►

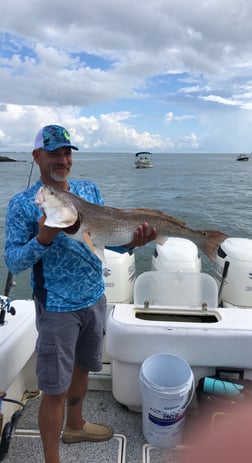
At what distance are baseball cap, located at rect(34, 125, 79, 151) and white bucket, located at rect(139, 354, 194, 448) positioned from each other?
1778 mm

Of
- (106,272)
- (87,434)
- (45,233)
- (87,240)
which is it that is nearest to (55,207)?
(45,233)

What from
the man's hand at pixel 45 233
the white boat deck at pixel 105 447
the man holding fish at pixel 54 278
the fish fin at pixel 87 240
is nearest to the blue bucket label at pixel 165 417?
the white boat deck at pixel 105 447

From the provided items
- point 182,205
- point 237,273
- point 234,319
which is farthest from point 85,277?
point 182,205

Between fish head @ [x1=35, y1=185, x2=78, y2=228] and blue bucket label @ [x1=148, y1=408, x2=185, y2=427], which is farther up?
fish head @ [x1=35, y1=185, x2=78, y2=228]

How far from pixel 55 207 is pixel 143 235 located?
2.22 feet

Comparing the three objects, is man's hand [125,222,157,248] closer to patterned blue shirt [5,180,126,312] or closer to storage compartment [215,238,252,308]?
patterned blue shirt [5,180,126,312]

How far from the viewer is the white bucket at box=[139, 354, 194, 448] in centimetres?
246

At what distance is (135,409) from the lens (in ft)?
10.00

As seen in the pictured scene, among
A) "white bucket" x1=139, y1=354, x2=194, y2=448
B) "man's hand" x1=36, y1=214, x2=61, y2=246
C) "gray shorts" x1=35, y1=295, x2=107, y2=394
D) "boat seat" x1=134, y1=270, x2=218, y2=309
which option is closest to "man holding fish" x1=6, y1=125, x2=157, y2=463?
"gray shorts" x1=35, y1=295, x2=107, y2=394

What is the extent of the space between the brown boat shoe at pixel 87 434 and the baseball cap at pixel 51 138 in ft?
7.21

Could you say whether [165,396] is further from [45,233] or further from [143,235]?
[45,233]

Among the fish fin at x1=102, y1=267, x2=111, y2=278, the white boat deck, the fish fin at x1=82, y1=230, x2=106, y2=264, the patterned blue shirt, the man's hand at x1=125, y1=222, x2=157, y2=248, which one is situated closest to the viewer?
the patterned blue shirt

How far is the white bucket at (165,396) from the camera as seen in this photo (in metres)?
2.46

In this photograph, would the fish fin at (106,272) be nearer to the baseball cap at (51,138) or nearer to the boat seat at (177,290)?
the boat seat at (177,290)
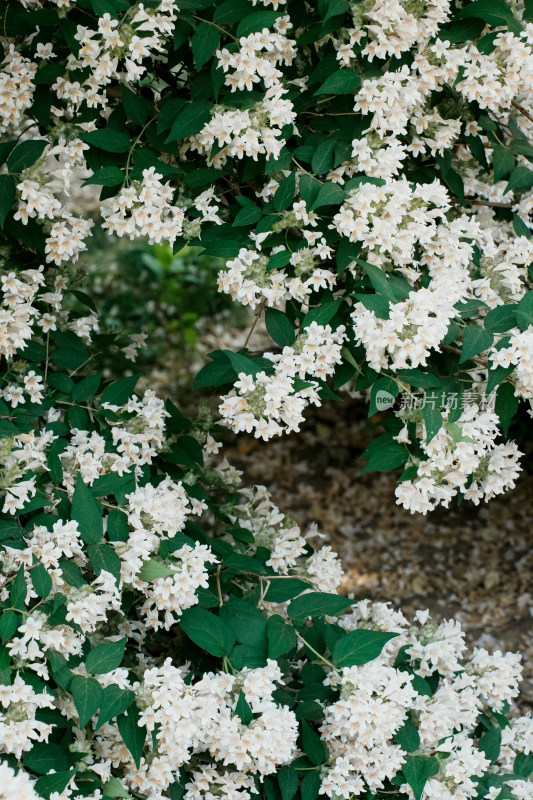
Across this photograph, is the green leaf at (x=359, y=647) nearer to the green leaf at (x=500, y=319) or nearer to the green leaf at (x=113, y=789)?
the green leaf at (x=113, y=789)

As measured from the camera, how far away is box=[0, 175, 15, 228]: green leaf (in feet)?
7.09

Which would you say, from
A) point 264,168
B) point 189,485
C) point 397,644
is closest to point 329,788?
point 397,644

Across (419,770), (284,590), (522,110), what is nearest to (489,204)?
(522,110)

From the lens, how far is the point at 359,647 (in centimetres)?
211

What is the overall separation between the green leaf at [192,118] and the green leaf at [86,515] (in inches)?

◄

— Instructions for the task —
Quote everything in the material above, from the line containing "In this photograph, would" down through the end of the material, and leave the pictures out.

— Full solution —
In this photograph, would the fish fin at (106,272) be nearer to the baseball cap at (51,138) or nearer to the boat seat at (177,290)?
the boat seat at (177,290)
Across this photograph, is the green leaf at (x=359, y=647) nearer to the green leaf at (x=500, y=319) or nearer to the green leaf at (x=113, y=789)?
the green leaf at (x=113, y=789)

As measured from the camera, how far away is box=[0, 175, 15, 228]: green leaf (in feet)?
7.09

Which would you say, from
A) point 264,168
B) point 189,485
C) point 397,644
is closest to point 329,788?
point 397,644

Across (419,770), (284,590), (522,110), what is nearest to (489,204)?
(522,110)

From the lens, how far is the point at 359,647 (in centimetres)?
211

What is the overall separation between the green leaf at [192,118] and the green leaf at [86,515] (in inches)?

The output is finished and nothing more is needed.